Written task: Reproduce exactly the line in which "Is (x=25, y=146)" occurs and all the lines after it, ending with the last line.

Dataset entries:

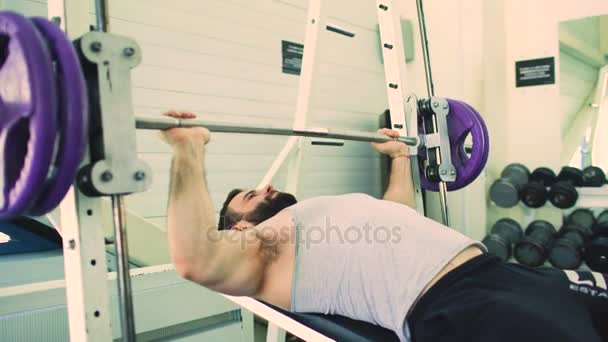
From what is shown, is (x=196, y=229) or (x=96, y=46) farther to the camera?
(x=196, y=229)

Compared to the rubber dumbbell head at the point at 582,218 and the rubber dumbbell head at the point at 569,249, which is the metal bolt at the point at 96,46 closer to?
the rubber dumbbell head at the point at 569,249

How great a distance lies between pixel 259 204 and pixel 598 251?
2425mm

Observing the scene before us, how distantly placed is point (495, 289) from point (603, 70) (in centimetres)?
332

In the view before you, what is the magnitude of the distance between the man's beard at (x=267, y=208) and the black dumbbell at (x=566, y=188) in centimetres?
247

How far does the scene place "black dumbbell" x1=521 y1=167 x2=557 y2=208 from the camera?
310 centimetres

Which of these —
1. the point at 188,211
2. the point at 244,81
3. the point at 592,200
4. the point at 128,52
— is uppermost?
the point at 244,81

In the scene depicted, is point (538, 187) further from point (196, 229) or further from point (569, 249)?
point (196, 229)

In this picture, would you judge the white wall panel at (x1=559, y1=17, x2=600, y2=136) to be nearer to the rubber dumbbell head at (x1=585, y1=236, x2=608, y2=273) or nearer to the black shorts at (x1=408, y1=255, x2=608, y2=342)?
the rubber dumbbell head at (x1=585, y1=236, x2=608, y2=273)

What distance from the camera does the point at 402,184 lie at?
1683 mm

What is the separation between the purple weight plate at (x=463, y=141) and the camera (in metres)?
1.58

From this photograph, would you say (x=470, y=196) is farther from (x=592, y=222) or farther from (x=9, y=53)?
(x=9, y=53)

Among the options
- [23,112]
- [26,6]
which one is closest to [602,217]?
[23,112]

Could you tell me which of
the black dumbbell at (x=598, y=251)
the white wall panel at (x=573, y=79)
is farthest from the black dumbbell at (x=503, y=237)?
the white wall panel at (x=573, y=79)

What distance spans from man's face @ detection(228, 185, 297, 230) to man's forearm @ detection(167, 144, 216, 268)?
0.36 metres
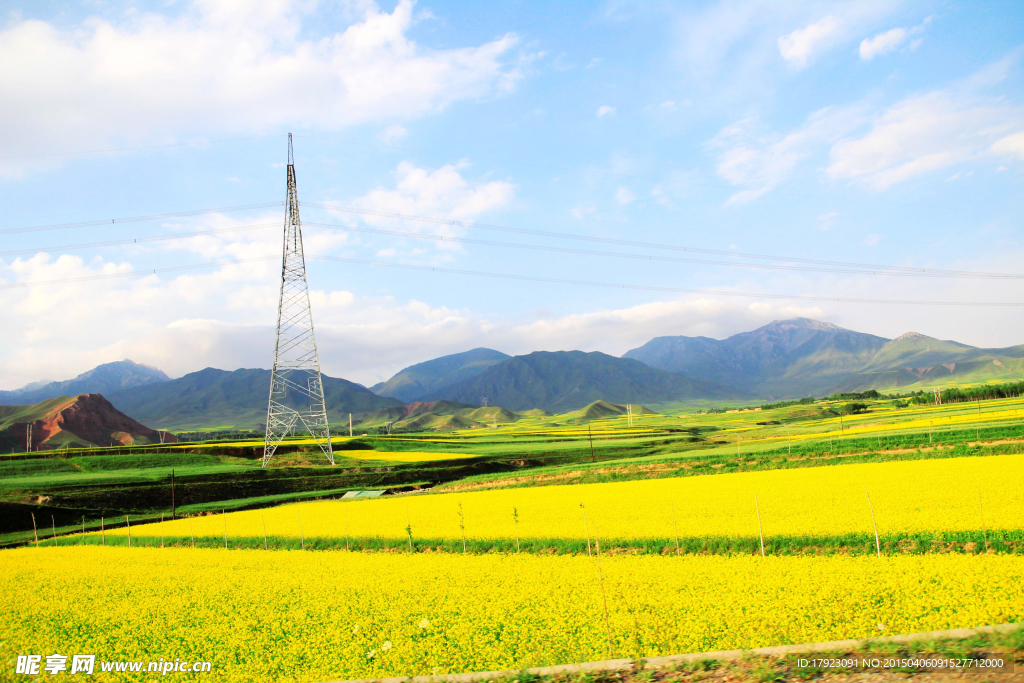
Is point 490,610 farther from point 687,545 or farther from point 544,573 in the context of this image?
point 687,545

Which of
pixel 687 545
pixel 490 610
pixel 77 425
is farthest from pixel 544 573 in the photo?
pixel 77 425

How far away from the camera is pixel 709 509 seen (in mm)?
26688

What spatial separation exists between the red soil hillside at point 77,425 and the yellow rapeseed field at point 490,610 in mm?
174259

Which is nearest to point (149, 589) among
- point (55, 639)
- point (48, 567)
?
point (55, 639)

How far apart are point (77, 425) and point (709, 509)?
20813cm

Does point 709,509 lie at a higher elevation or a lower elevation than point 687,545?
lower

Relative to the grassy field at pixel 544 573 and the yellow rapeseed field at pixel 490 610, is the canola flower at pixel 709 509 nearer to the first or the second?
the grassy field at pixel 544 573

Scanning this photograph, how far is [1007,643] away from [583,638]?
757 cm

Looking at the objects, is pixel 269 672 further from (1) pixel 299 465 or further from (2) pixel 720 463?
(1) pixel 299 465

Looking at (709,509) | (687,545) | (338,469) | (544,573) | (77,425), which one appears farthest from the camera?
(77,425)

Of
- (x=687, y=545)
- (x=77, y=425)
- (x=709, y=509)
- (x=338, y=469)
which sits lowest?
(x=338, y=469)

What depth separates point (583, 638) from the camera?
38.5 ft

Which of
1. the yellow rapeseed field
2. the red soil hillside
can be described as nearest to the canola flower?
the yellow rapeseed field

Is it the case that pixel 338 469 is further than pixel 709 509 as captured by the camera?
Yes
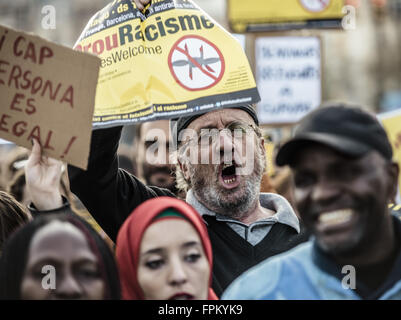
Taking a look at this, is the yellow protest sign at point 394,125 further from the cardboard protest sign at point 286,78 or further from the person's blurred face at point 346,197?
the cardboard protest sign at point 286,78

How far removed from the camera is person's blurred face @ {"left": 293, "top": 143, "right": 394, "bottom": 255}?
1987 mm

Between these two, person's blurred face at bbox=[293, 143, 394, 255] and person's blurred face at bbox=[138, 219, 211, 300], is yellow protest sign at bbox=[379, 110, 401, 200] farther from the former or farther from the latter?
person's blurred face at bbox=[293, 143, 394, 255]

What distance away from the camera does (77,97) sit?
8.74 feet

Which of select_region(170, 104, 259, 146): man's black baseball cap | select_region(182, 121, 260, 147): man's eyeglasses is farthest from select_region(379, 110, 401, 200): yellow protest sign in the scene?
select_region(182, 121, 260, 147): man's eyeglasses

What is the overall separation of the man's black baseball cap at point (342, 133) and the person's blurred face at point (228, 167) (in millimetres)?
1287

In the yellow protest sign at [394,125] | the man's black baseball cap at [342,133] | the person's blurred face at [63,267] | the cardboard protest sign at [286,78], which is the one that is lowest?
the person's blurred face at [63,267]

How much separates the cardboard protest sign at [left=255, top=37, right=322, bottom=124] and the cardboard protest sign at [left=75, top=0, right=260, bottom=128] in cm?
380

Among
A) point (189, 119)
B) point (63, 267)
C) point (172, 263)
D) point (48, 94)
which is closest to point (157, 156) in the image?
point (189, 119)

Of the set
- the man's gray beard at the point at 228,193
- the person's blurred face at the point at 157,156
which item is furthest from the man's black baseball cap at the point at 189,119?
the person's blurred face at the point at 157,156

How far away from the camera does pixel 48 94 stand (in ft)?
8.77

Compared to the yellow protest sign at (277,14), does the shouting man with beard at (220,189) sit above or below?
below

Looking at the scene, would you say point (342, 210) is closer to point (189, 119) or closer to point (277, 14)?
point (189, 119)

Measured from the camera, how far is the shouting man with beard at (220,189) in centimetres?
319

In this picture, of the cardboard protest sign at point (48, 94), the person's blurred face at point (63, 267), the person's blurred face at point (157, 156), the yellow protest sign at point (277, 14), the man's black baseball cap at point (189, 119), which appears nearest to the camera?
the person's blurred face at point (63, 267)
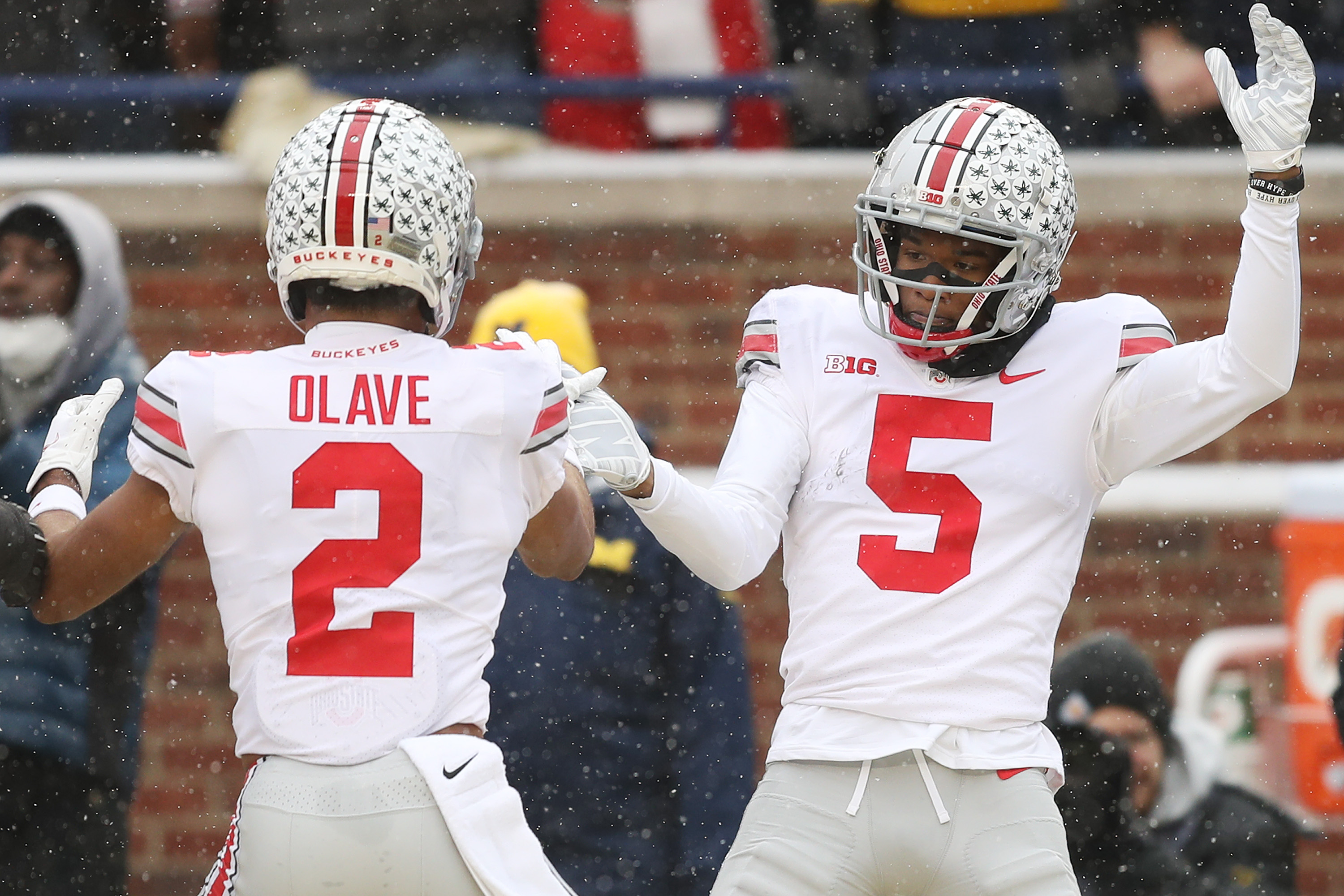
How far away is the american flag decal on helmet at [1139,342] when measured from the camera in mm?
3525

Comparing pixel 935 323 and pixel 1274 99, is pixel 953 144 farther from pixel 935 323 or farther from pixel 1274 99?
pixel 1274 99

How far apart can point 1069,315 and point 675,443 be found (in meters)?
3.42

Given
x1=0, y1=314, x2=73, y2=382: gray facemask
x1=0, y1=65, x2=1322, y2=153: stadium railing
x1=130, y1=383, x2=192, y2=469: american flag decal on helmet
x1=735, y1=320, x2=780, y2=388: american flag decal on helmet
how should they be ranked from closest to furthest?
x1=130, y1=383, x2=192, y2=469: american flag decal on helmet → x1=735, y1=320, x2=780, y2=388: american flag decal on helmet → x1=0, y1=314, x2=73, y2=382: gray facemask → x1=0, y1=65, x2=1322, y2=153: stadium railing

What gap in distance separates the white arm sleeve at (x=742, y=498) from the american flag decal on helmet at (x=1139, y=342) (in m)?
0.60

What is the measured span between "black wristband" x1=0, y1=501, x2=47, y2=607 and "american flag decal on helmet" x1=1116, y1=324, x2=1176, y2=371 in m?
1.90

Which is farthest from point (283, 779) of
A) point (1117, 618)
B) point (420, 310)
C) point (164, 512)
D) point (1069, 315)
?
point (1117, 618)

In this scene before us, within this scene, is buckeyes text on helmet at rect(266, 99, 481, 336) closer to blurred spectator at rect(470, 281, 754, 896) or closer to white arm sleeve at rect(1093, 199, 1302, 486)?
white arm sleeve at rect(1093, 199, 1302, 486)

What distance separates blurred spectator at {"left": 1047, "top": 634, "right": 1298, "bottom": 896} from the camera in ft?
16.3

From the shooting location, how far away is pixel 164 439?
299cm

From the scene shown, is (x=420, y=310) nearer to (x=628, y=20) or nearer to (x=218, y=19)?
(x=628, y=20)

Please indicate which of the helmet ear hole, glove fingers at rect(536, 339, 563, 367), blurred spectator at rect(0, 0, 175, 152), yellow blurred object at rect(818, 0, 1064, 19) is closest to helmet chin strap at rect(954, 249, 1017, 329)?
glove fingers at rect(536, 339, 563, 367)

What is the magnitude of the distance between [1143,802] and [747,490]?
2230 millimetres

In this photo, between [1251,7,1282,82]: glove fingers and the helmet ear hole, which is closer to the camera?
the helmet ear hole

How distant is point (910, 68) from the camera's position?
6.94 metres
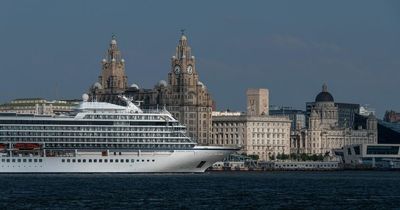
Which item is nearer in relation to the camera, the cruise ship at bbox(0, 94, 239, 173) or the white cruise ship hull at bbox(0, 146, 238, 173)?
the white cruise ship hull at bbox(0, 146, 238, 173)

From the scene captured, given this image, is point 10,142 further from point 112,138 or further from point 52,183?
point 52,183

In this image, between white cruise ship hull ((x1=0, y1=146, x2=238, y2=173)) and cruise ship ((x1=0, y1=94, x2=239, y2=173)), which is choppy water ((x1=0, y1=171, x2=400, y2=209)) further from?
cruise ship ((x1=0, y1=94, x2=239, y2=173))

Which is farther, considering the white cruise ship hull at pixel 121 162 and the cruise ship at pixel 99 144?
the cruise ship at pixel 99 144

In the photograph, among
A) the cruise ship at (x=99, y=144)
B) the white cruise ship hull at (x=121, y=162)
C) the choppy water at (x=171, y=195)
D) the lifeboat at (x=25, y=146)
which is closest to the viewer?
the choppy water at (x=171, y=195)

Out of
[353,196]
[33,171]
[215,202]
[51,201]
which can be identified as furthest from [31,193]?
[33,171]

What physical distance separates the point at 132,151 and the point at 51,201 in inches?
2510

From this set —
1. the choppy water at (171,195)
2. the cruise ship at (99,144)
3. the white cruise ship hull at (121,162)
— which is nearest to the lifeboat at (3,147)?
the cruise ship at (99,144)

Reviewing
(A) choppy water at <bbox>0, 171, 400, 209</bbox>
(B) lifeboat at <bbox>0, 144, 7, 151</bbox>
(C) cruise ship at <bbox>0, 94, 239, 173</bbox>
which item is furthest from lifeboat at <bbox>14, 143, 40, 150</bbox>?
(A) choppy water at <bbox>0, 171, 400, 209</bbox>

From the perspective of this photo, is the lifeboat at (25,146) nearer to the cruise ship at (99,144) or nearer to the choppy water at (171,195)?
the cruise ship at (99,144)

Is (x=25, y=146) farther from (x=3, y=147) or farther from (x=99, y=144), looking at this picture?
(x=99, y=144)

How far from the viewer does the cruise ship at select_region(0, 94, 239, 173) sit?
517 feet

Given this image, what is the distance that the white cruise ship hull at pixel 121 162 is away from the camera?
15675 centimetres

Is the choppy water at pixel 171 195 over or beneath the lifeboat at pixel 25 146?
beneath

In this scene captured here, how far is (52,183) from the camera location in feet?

Solution for this task:
Is (x=25, y=146) farther from (x=3, y=147) or farther from (x=99, y=144), looking at this picture?
(x=99, y=144)

How far from the viewer does the cruise ship at select_region(0, 94, 239, 173) sit?
517 feet

Given this image, what is the distance that the white cruise ship hull at pixel 121 162 is away from the camera?
15675 centimetres

Is the choppy water at pixel 171 195 over or beneath the lifeboat at pixel 25 146?
beneath

In this scene captured here, how far is (52,183) from the camera location in feet?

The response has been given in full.